If your data does not include a header row and you do not set a HEADER property when creating the job, Upsolver will assume the first row is a header and not process it.

HEADER_LINE

Type: string

Default: Empty string

(Optional) A string containing a comma-separated list of header names. This is an alternative to HEADER.

NULL_VALUE

Type: text

(Optional) Values in the TSV that match the provided value are interpreted as null.

MAX_COLUMNS

Type: integer

(Optional) The number of columns to allocate when reading a row. Note that larger values may perform poorly.

ALLOW_DUPLICATE_HEADERS

Type: Boolean

Default: false

(Optional) When true, repeat headers are allowed. Numeric suffixes are added for disambiguation.

JSON

CONTENT_TYPE = (
    TYPE = JSON
    [ SPLIT_ROOT_ARRAY = { TRUE | FALSE } ] 
    [ STORE_JSON_AS_STRING = { TRUE | FALSE } ]
)

SPLIT_ROOT_ARRAY

Type: Boolean

Default: true

(Optional) When true, a root object that is an array is parsed as separate events. When false, it is parsed as a single event that contains only an array.

STORE_JSON_AS_STRING

Type: Boolean

Default: false

(Optional) When true, a copy of the original JSON is stored as a string value in an additional column.

AVRO_SCHEMA_REGISTRY

Note that only Avro schemas are currently supported.

CONTENT_TYPE = (
    TYPE = AVRO_SCHEMA_REGISTRY
    SCHEMA_REGISTRY_URL = '<url>'
)

SCHEMA_REGISTRY_URL

Type: text

Avro schema registry URL. To support schema evolution add {id} to the URL and Upsolver will embed the id from the AVRO header.

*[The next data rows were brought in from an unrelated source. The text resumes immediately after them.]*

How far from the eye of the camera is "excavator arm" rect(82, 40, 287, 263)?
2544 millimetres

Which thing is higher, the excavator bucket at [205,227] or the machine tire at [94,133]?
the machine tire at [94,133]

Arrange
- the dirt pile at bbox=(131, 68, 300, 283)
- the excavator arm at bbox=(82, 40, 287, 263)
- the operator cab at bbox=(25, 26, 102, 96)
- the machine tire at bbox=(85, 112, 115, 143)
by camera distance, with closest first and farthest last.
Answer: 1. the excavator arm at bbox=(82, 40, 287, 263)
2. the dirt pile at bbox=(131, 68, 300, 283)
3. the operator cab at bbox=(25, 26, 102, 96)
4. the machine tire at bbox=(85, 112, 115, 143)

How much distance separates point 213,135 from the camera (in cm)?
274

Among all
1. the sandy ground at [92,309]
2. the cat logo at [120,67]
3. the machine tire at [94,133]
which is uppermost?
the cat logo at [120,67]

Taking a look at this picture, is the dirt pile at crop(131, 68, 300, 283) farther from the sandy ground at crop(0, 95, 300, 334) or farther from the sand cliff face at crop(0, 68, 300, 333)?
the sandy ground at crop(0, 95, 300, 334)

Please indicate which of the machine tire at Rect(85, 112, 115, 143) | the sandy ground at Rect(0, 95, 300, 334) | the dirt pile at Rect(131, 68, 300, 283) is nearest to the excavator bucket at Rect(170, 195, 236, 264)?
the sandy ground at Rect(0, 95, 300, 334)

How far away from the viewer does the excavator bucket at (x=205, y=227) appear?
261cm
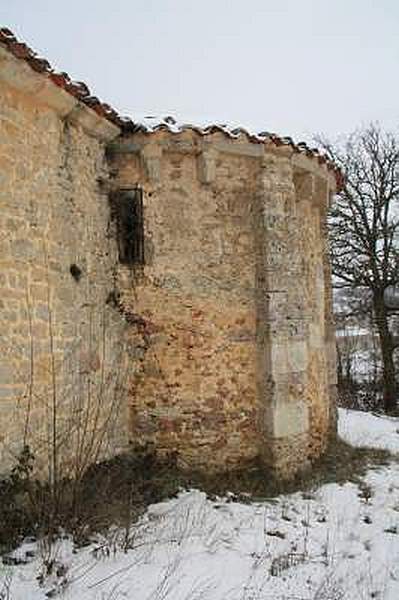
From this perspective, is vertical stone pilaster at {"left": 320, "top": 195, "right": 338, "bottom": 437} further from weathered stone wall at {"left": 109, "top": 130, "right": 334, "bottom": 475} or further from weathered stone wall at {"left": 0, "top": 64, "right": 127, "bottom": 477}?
weathered stone wall at {"left": 0, "top": 64, "right": 127, "bottom": 477}

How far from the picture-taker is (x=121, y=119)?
6.82 m

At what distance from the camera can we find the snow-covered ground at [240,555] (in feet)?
13.3

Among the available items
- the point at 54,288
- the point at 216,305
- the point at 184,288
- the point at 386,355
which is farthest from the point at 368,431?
the point at 54,288

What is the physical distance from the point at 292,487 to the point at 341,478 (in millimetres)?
886

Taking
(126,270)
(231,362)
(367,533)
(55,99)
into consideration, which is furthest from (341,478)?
(55,99)

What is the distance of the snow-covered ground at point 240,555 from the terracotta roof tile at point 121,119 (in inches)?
153

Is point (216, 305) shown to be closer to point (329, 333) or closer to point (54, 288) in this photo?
point (54, 288)

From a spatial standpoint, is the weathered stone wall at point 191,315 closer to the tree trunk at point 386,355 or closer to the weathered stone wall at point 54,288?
the weathered stone wall at point 54,288

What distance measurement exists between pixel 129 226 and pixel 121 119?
1240 millimetres

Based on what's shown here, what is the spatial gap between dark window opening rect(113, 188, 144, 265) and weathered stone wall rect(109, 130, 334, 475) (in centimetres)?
12

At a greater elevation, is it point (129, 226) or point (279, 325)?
point (129, 226)

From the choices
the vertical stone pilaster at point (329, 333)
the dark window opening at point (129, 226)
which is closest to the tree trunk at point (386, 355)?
the vertical stone pilaster at point (329, 333)

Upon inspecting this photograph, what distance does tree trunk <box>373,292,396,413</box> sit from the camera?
55.1ft

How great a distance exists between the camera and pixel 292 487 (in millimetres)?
6961
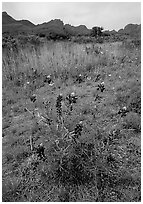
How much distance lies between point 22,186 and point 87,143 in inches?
36.7

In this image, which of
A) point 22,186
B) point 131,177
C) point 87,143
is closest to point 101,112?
point 87,143

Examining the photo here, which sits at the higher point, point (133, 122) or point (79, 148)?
point (133, 122)

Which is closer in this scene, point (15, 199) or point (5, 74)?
point (15, 199)

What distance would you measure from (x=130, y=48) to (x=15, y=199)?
806 centimetres

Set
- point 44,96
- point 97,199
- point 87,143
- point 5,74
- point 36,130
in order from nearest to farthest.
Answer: point 97,199, point 87,143, point 36,130, point 44,96, point 5,74

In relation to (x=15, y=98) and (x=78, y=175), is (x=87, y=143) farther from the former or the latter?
(x=15, y=98)

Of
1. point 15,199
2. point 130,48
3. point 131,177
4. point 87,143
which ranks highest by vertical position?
point 130,48

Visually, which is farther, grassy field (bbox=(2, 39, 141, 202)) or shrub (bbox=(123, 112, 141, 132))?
shrub (bbox=(123, 112, 141, 132))

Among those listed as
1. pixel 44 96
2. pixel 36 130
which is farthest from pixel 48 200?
pixel 44 96

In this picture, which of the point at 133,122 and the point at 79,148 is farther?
the point at 133,122

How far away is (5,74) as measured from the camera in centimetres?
709

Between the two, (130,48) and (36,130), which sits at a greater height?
(130,48)

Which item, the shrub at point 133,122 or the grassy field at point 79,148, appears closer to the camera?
the grassy field at point 79,148

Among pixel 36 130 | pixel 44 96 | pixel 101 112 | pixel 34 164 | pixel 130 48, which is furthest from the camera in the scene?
pixel 130 48
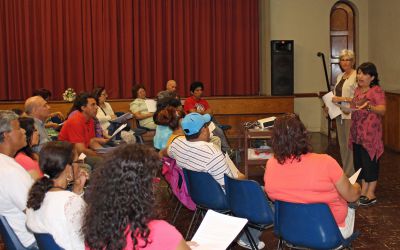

For example, https://schema-registry.service.yourdomain.com/schemas/ids/{id}

FIXED_WIDTH

CONTENT_TYPE = (
    TYPE = FIXED_WIDTH
    [ COLUMNS =  ( (COLUMN_NAME = '<column_name>' 
                    START_INDEX = <integer> 
                    END_INDEX = <integer>) [,...] ) ]
    [ INFER_TYPES = { TRUE | FALSE } ]
)    

COLUMNS

Type: list

(Optional) An array of the name, start index, and end index for each column in the file.

INFER_TYPES

Type: Boolean

Default: false

(Optional) When true, each column's data type is inferred. When false, all data is treated as a string.

REGEX

See Java Pattern for more information.

CONTENT_TYPE = (
    TYPE = REGEX
    [ PATTERN = '<pattern>' ]
    [ MULTILINE = { TRUE | FALSE } ]
    [ INFER_TYPES = { TRUE | FALSE } ]
)

PATTERN

Type: text

(Optional) The pattern to match against the input. Named groups are extracted from the data.

MULTILINE

Type: Boolean

Default: false

(Optional) When true, the pattern is matched against the whole input. When false, it is matched against each line of the input.

INFER_TYPES

Type: Boolean

Default: false

(Optional) When true, each column's data types is inferred. When false, all data is treated as a string.

SPLIT_LINES

CONTENT_TYPE = (
    TYPE = SPLIT_LINES
    PATTERN = '<pattern>'
)

PATTERN

Type: text

(Optional) A regular expression pattern to split the data by. If left empty, the data is split by lines.

XML

CONTENT_TYPE = (
    TYPE = XML
    [ STORE_ROOT_AS_STRING = { TRUE | FALSE } ]                 
)

STORE_ROOT_AS_STRING

Type: Boolean

Default: false

(Optional) When true, a copy of the XML is stored as a string in an additional column.